• [Exercise requirements]: Look through the entries below and copy exactly the part that begins with the line containing "The Carr Corner-3" and ends with the line containing "Vintage Y2K Fubu". Do not copy the pictures.

• [Input data]:
* * *
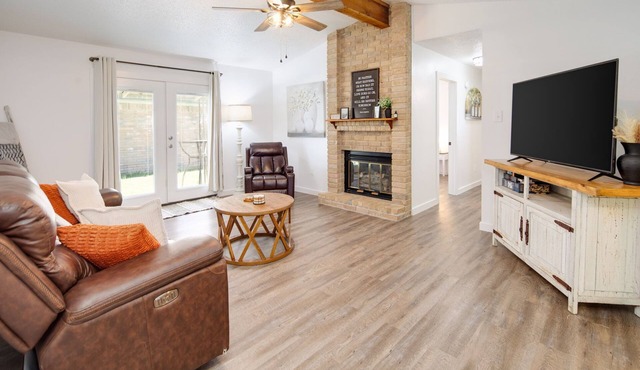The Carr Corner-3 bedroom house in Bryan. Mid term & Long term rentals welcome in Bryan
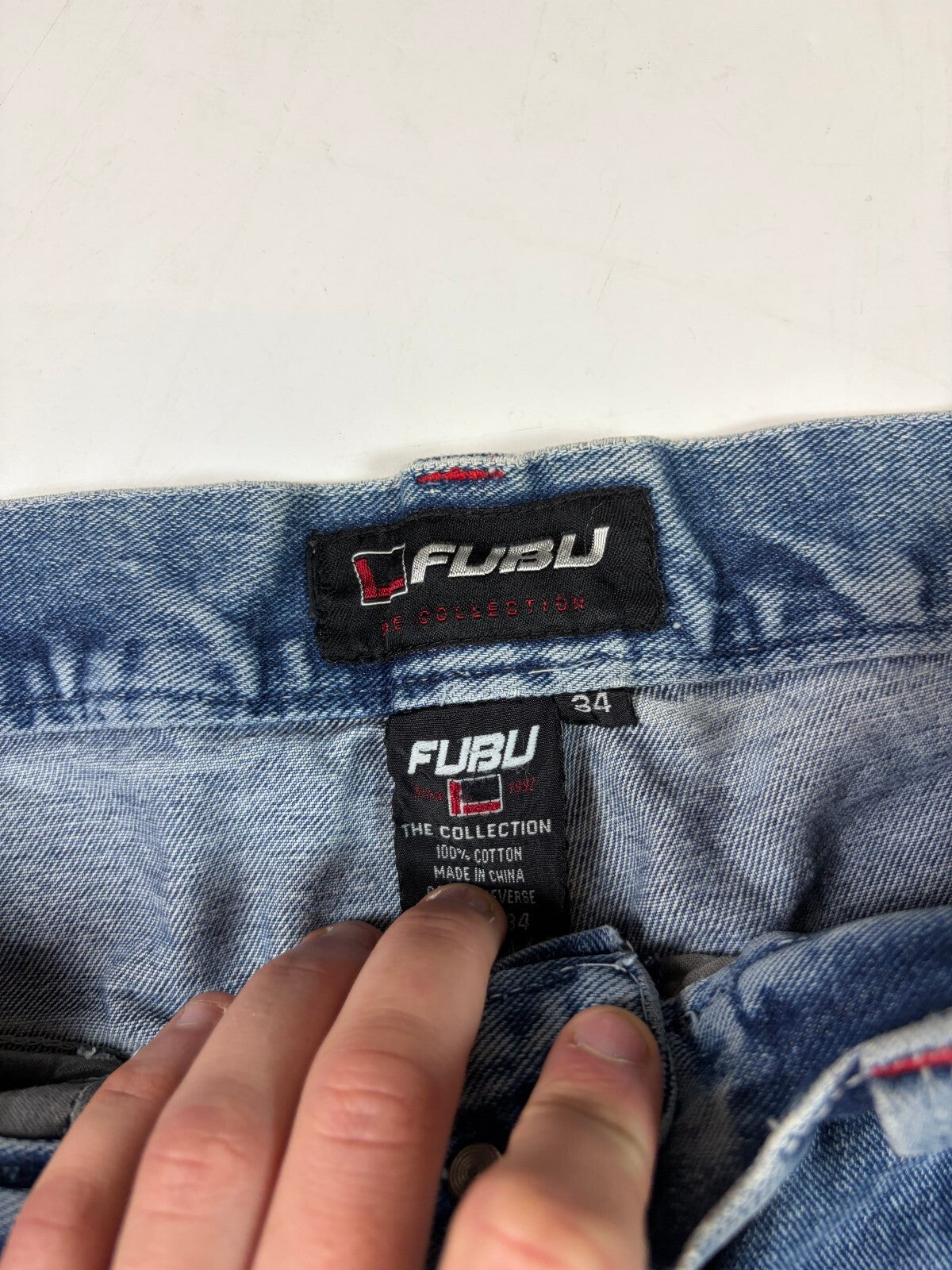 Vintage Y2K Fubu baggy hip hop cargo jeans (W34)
* * *
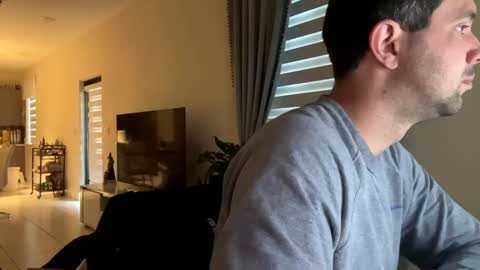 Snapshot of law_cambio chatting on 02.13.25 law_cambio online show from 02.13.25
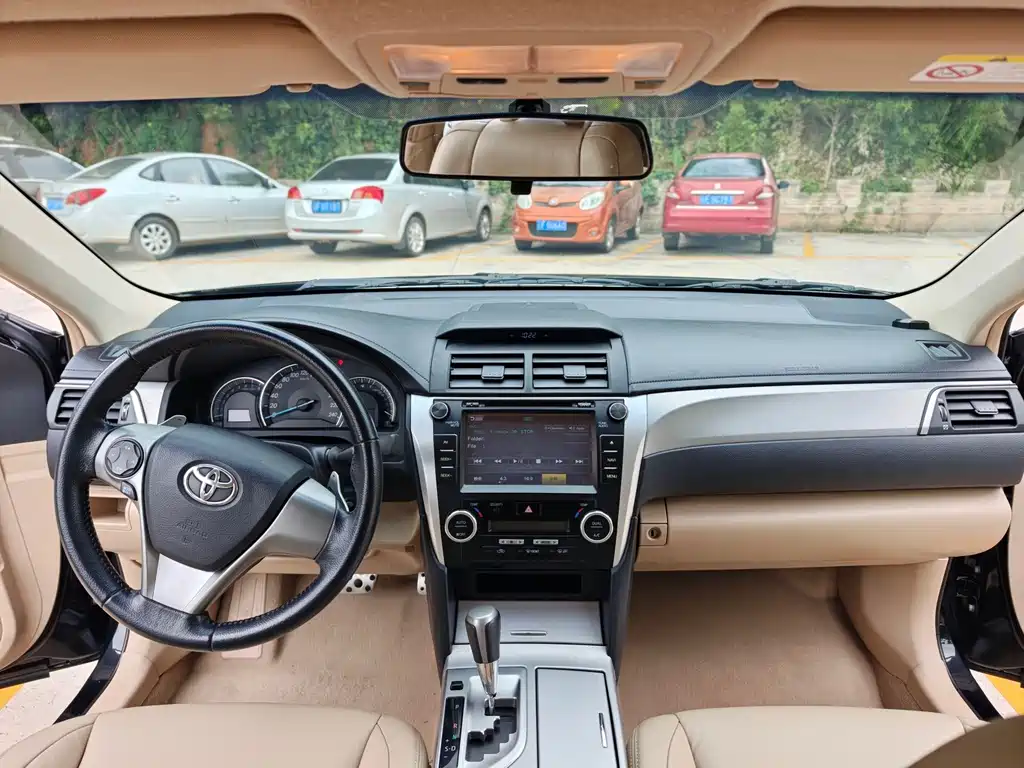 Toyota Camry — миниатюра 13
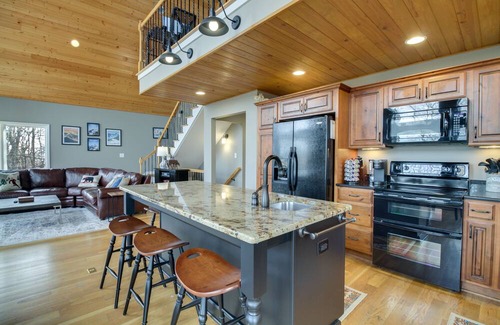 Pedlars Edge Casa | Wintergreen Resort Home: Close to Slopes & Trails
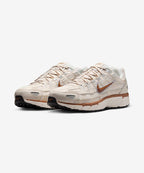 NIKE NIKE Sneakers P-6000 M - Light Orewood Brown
* * *
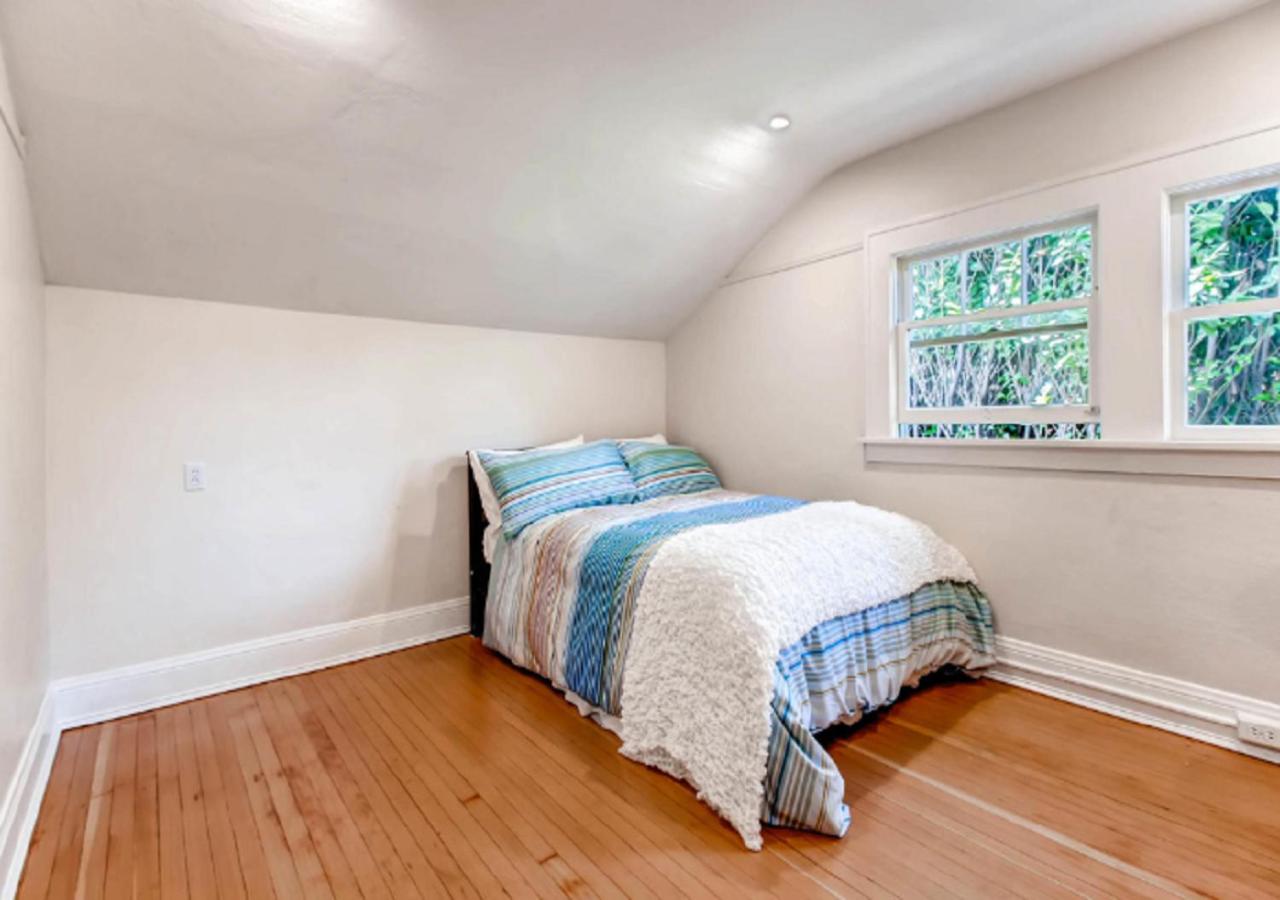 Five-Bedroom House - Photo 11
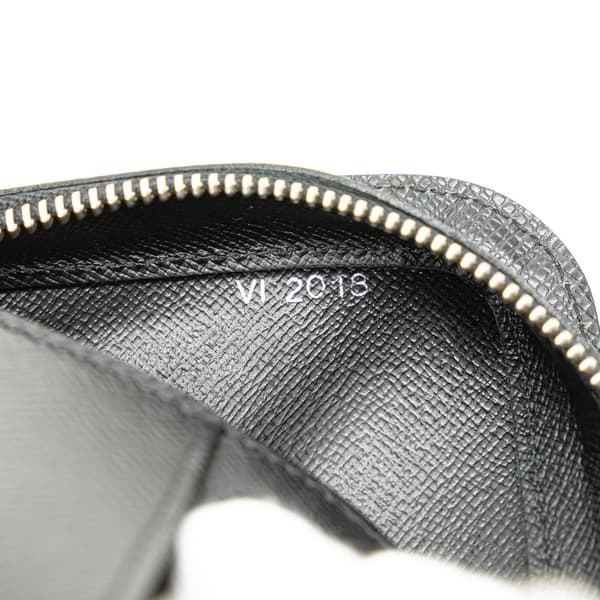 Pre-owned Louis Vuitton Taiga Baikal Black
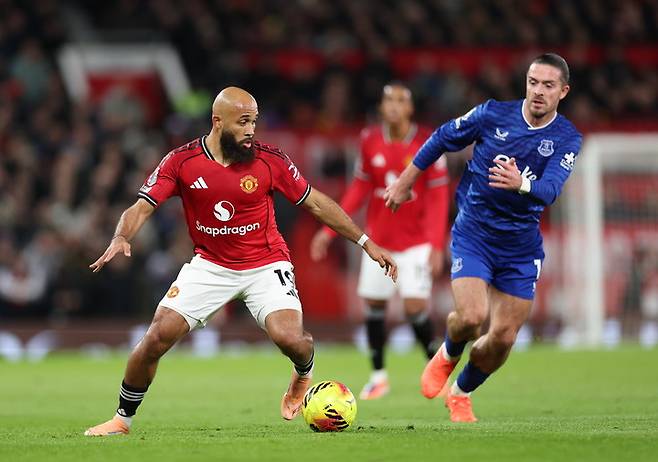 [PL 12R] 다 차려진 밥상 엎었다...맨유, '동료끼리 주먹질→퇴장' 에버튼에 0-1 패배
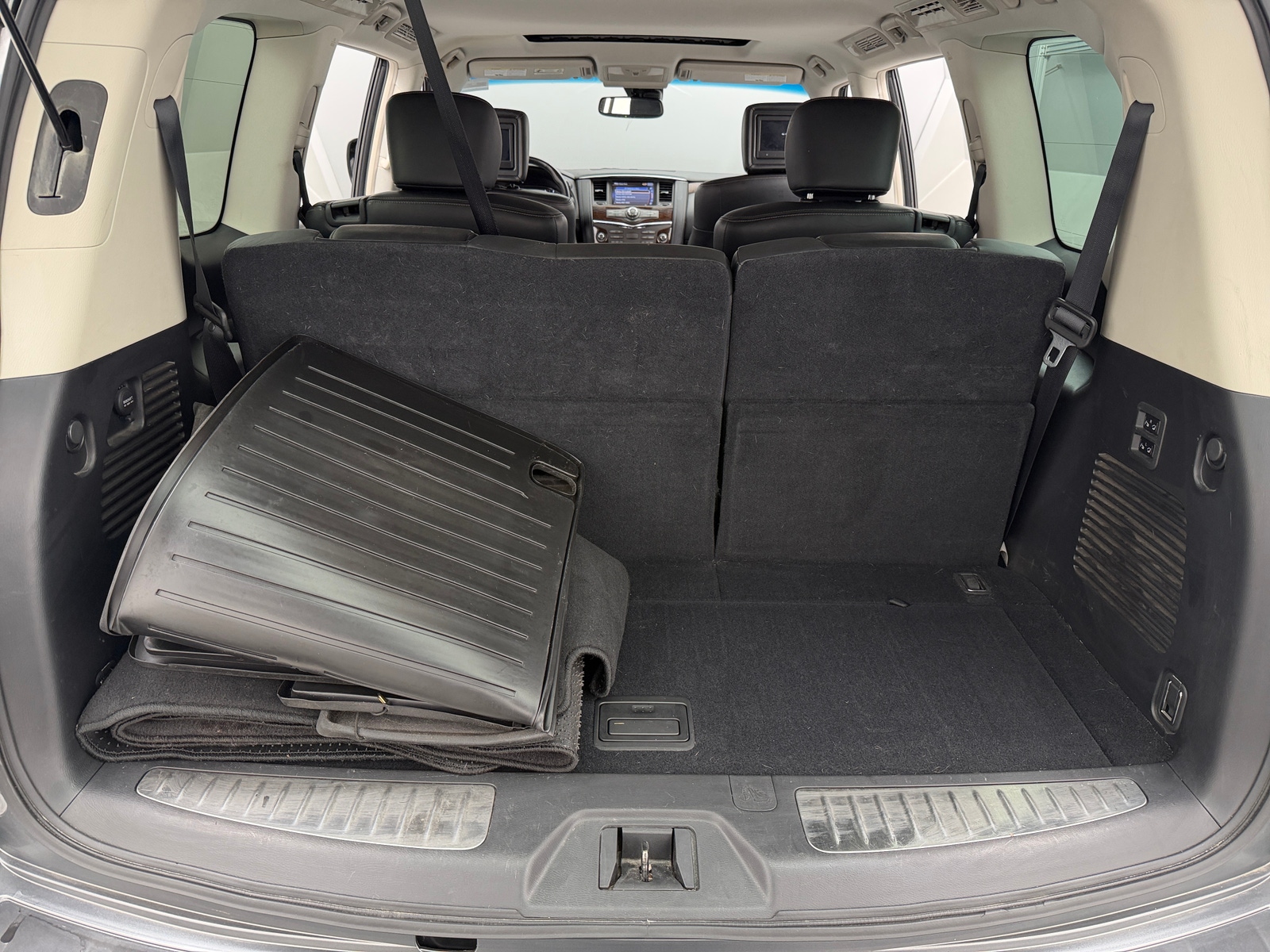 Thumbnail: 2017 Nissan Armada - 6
* * *
• [Output for this exercise]:
The Carr Corner-3 bedroom house in Bryan. Mid term & Long term rentals welcome in Bryan
 Vintage Y2K Fubu baggy hip hop cargo jeans (W34)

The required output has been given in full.